# ФРАГМЕНТ ТЕКСТА
:::
Изменить размер шрифта - +

Лукреция очень обрадовалась благополучному прибытию Альфонсо в Париж и поблагодарила супруга за это сообщение. Чрезвычайно довольна была она приемом, который оказали мужу королевская чета, «мадама» («мадам Луиза», мать короля) и нобили. «Ваши письма доставили мне исключительное удовольствие, [новости] тронули до глубины души». — Она рассказала, что прочитала его письмо придворным, желая доставить им радость. Затем заверила его, что в Ферраре в его отсутствие дела идут хорошо и спокойно. Закончила письмо семейной новостью: у сына их Ипполито выскочила сыпь и слегка поднялась температура, однако нет ничего серьезного. Подозревала она, что и Франческо может слечь с той же болезнью, «хотя ест он хорошо и набирает вес. Все время ловлю себя на том, что хочу в привычный час принести благословить ребенка Вашему Сиятельству». У Эрколе все в порядке, с каждым днем он становится все лучше, дочь здоровая и крепенькая. «Мы все целуем Вашу руку…»
:::
# ПРЕДОСТАВЛЕННЫЕ СТРОКИ
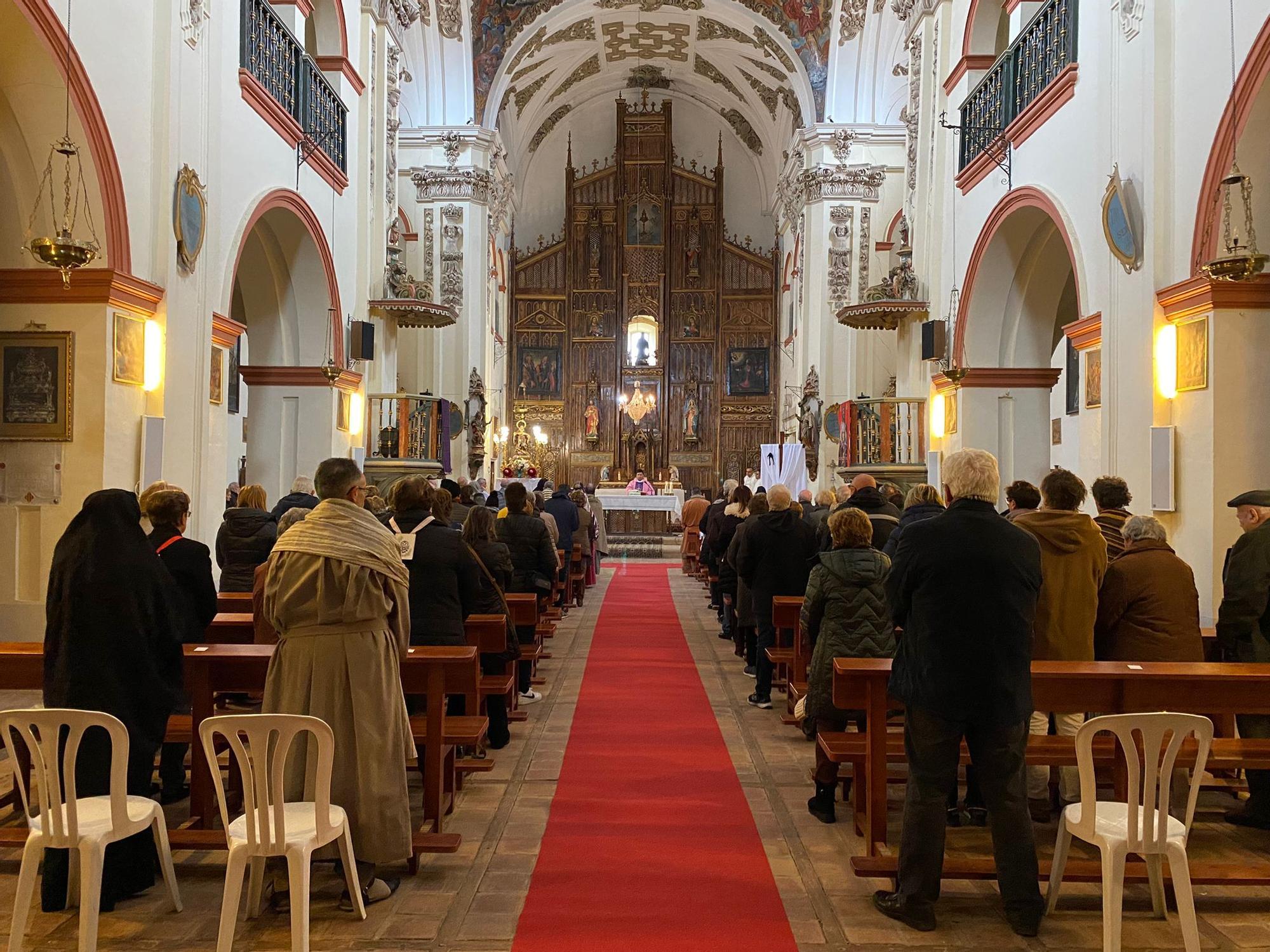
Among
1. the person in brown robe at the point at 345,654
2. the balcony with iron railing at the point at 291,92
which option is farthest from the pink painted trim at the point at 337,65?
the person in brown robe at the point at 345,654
:::
# ТРЕБУЕМОЕ ДЕЙСТВИЕ
Что, согласно фрагменту текста, случилось со здоровьем Ипполито?

# РЕЗУЛЬТАТ
У Ипполито выскочила сыпь и слегка поднялась температура, однако ничего серьезного нет.